In the scene that follows, Roy feigns reverting to a childlike state, calling for his mother, begging her to sing to him. At first, Ethel is bitter, angry, and refuses, but finally relents when he persists. She sings him an old Yiddish song, “Shteit a bocher.” Then, once she thinks he’s dead and turns to go, he suddenly sits up and exclaims, “I can’t believe you fell for that ma stuff, I just wanted to see if I could finally, finally make Ethel Rosenberg sing! I WIN!” After which he actually dies.
Towards the end of the play, Ethel returns in a final gesture of forgiveness to help Louis say Kaddish over Roy. They end with the blessing, “Oseh sholom bimromov, hu ya-aseh sholom olenu v’al col Yisroel v’imru omain. You sonofabitch.” The Hebrew translates to, “He who makes peace in His heights, may He make peace upon us and upon all Israel; and say, ‘Amen’.”
So in the end, I’m conflicted. On the one hand, a God who pardons the unpardonable and allows his son to be tortured to death for our sins is utterly offensive. On the other hand, what are the limits of forgiveness in light of eternity? What is the extent of forgiveness? And what is the extent of retribution?
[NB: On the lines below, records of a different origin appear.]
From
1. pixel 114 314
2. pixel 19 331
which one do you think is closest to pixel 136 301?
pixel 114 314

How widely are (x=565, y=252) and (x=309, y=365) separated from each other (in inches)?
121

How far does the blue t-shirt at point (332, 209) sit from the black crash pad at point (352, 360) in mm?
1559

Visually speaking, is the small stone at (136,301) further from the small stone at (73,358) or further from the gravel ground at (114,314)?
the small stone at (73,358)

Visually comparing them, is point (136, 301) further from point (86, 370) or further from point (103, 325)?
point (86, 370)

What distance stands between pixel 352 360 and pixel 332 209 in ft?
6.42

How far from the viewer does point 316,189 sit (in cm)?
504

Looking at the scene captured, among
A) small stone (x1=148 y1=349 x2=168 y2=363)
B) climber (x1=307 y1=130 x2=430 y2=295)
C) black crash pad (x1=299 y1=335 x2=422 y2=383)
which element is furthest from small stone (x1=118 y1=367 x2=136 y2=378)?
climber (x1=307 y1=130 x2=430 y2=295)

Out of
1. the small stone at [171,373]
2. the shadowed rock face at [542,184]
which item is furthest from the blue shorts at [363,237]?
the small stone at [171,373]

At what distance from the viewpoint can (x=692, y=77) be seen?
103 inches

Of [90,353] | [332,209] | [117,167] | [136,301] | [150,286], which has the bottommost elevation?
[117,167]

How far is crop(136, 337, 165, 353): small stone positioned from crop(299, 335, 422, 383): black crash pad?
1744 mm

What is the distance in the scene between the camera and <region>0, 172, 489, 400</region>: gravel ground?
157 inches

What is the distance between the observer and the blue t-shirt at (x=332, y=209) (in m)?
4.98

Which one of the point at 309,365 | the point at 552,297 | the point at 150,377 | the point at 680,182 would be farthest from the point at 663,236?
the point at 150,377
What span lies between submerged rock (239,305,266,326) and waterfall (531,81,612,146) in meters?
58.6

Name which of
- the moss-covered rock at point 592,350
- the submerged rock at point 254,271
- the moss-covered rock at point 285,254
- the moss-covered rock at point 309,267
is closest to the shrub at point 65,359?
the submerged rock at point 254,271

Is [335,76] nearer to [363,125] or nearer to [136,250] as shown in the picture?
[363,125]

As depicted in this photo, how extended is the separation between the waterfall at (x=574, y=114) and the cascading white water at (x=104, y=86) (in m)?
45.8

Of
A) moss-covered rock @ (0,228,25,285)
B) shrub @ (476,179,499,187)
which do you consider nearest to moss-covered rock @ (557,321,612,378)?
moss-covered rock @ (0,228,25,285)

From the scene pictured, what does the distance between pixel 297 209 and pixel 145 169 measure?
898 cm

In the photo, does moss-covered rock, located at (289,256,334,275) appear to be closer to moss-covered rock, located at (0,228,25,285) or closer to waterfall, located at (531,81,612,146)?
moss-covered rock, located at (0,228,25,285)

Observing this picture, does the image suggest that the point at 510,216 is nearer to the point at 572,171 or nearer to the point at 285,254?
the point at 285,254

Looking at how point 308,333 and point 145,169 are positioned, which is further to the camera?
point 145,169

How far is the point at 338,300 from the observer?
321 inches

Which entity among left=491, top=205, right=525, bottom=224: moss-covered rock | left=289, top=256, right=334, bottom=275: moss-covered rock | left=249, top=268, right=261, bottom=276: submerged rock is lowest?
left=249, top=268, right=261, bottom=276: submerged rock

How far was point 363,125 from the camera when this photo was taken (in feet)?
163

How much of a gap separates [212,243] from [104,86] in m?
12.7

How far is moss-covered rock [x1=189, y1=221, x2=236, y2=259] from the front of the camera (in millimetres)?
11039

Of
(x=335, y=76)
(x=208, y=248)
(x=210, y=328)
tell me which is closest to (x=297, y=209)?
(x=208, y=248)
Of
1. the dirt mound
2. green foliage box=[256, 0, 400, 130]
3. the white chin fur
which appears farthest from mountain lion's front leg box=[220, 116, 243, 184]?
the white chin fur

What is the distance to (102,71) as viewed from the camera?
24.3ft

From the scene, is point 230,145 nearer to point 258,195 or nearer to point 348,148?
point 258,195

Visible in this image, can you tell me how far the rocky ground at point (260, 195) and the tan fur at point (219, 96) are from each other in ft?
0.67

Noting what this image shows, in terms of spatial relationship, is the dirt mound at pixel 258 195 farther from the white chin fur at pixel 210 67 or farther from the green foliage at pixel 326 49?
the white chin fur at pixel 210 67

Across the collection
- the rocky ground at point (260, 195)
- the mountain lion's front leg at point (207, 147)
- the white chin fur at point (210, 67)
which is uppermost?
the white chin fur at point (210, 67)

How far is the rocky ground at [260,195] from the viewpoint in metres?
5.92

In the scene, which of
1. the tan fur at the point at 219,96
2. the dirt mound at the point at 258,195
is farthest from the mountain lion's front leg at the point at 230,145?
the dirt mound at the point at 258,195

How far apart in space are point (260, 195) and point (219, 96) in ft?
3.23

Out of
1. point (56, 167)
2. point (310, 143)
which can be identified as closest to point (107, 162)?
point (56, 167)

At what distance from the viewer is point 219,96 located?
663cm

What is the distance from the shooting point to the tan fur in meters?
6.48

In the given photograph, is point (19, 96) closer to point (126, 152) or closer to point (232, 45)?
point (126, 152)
Many friends of mine say that the criminal justice system should be restorative instead of merely punitive—that the purpose should be to eventually restore an individual to right standing in society (provided that there is no danger posed to society). But to what extent can a debt be considered “paid”? Does such a person deserve to walk free, or receive our collective forgiveness?